Lessons from my 1 year of collaborative coding with AI

Let's get straight to the point. Coding has changed drastically, particularly in the past year or so. As a content creator in AI, I fortunately try out all the models and collaborative dev tools early on. Along the way, I have started building collaboratively alongside coding models such as Claude 3.7 Sonnet and Gemini 2.5 Pro. Using these tools is turning out to be a skill in itself.
Before the software world goes through a complete transformation, I thought I would pen down my learnings. (All condensed and crisp. So you can read quickly and get back to work). Well, get AI to work 😄
Below is my ever-growing list of things I have learned.
Model/tool level tips
- MCP is a steroid. While your AI model is good at coding, it often needs access to documentation, schema definitions and as such access to several tools. For example, to write SQL queries and change the DB schema, your AI model needs to know what your SuperBase schema looks like. This is where MCP is handy.
- Claude.md. I am assuming you are using Claude's family of models as your pair programmer. Mention all sorts of things like project information, conventions, and frequently used commands in this. As such, dump as much info as possible in this file so that your model works consistently and follows standards. Make the most of this file or its counterpart based on the coding model you use.
- Cursor rules. If you are using an IDE like Cursor for your collaborative coding, make use of cursor rules. I use Cursor and so mentioning cursor rules here. There are user rules and project rules. Project rules are shared across everyone in the project while the user rules are specific to you. Provide system-level guidance in these. Define your context, preferences, or workflows in this. As such make sure the settings are right for your IDE.
Prompting tips
Needless to say, English is the new programming language. So professional prompting means professional, working code. Simple.
- In almost all of my prompts, I add a like at the end that goes, “Do not make any code changes until you are absolutely confident about the changes. Ask follow-up questions if you are not confident enough”.
- Don’t ask for too much in one prompt. In other words, don’t “one-go” it. For example, “Build a platform for selling products. Companies should be able to log in as sellers to post their products. Buyers should be able to browse the products and buy any of them. They should also be able to bid … “. You know where I am going with this. Yes, I just asked AI to build e-bay 😐
- Be very specific instead. Here is one example:
Write a function in python that takes an image file, encodes it using uuid2 and stores it in the file system under “uploads”. Raise an exception if the file is not an image or if there is a problem with storage.

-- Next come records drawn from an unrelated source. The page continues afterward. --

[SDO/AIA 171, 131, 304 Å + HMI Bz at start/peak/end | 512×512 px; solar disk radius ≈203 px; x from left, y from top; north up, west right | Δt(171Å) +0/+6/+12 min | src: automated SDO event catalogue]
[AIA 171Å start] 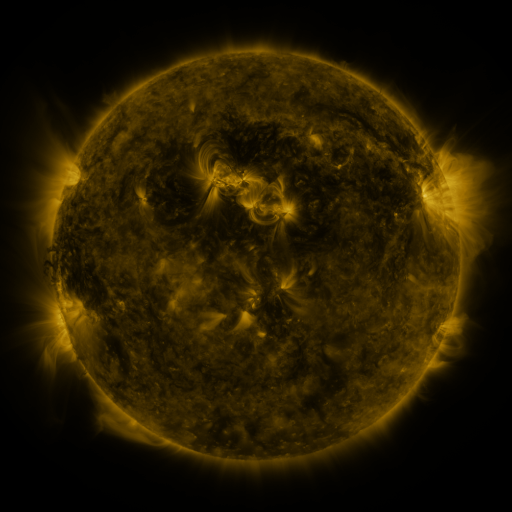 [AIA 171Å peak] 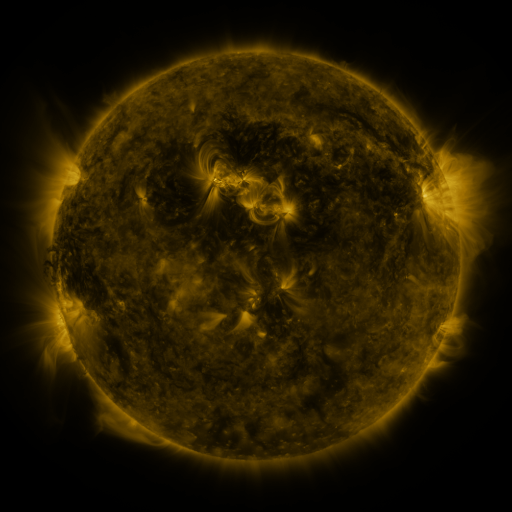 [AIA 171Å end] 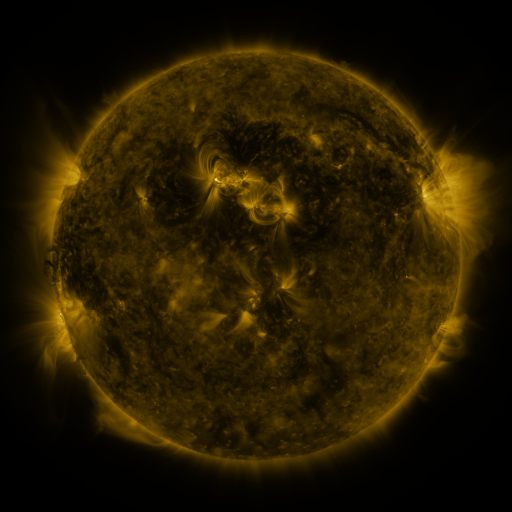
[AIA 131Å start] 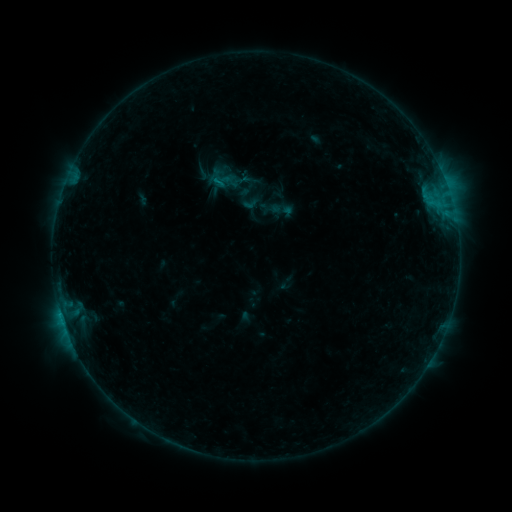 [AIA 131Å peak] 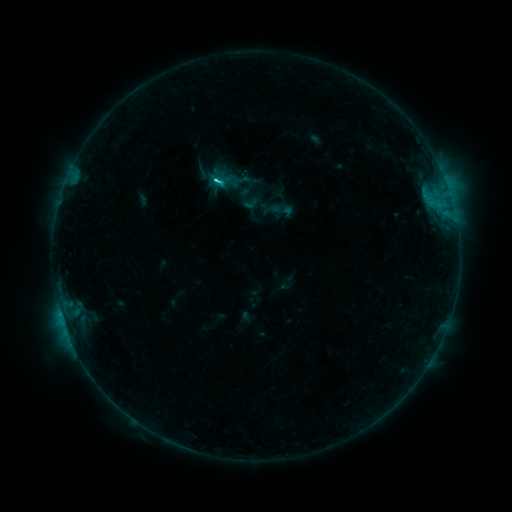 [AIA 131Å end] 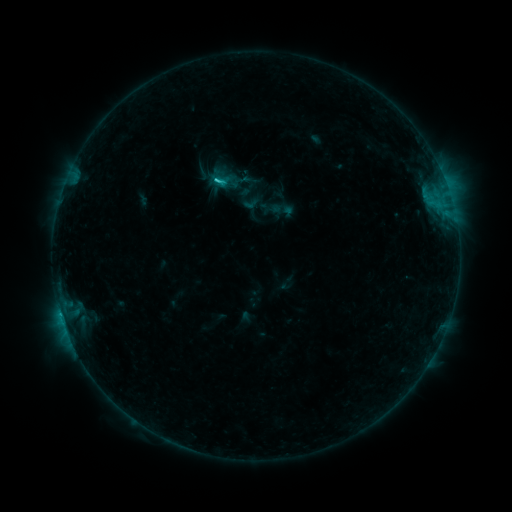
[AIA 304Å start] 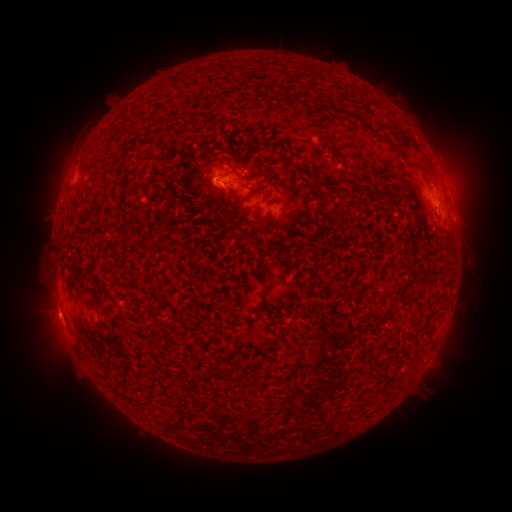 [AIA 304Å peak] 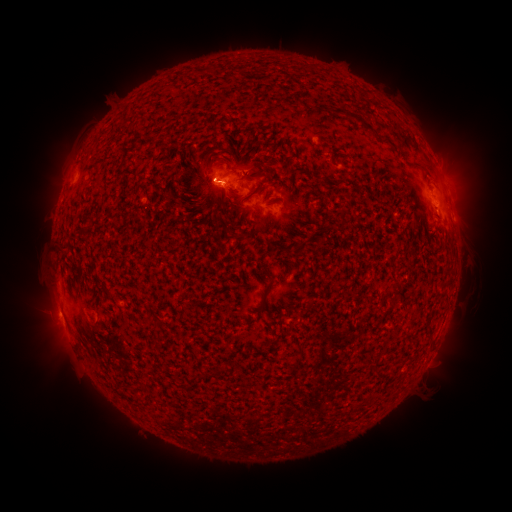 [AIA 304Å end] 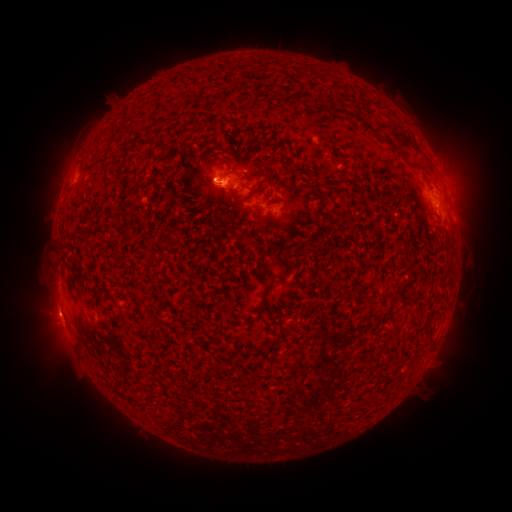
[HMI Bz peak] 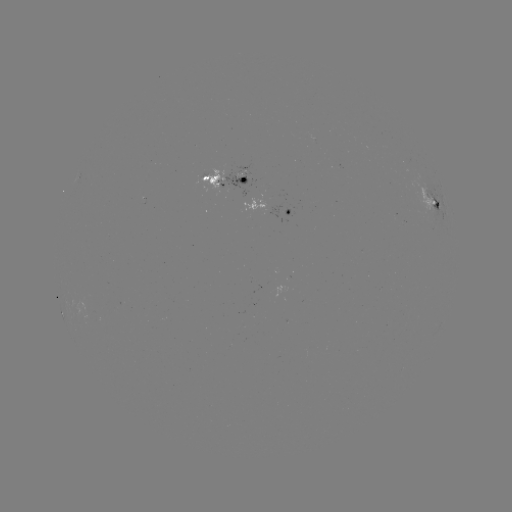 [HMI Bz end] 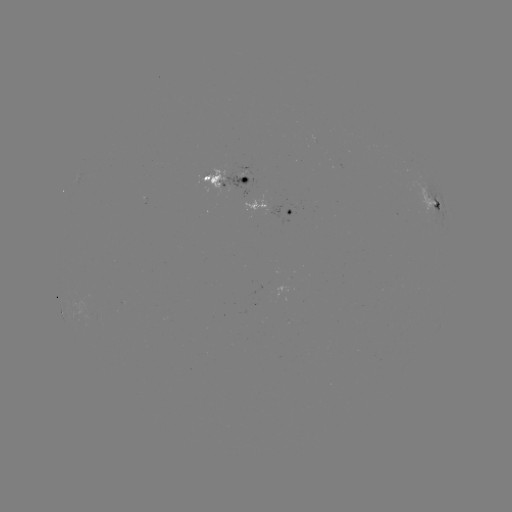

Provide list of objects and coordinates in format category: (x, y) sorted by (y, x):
C1.5 flare: (218, 182)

- Build incrementally. Here is a continuation of be above prompt.
Verify if the user is authenticated. Also verify if the user is authorized for file uploads. If authorized, invoke the file upload function with the uploaded file.
- Definitely off-load the boilerplate. For instance, if you are an ML Engineer, you will write the code to read data and feed it to the model for inference a few times a month. This is boilerplate and the coding models are so good at these.
- Treat AI like a junior dev or pair programmer. If you have a huge feature in. mind, first break it down into smaller chunks. As engineers, we always do this. So why not to the LLM too? Prompt for the smallest chunk possible at a time. Build incrementally as you would as a developer.
- Never ever lose or switch context.
If you are working with a junior developer on a feature, would you ask him/her to drop it and move on to something else? I probably wouldn’t.
Similarly, if you started a chat window to build a feature, chat your way to completion before closing the chat or moving on to another chat/topic. As we are working with bots, we can get away with storing the chat rather than discarding them. But don’t end up in tab nightmares as we do with Chrome browser 😆
- When in doubt, I ask for the plan before coding. Start with the prompt “Tell me your plan of action. Don’t code yet” if you are overly concerned it will screw up some sensitive code.
- Lastly, I try to make it TDD so that I am sure what it has written actually works. The prompt goes like, “Write tests first. Then code. Update the code till the tests pass”.
UI tips
An image is worth a thousand words.
If you are full-stack and developing UIs, you don’t have to do a pro-level figma design. But at least a quick sketch (like the one below) and uploading the image along with your prompt could produce way better outcomes.

The above is far better than the prompt, “I want you to build a UI with React and Tailwind CSS. I want a header with the logo on the left and sign-up, login buttons on the top left. I would also like a side panel with buttons, a dashboard, a sales report, and settings on the panel.
- Once you have a basic UI code churned out from the LLM, start iterating by uploading screenshots of the result to see results far more quickly
- Get very specific as to which files to change. For example, for the UI changes I generally say, “Just build the react components with buttons and links. Do not make any actions or server calls yet”. You can even provide the list of files to change if you want to be more involved.
Hope that helps. Will keep posting as I keep learning!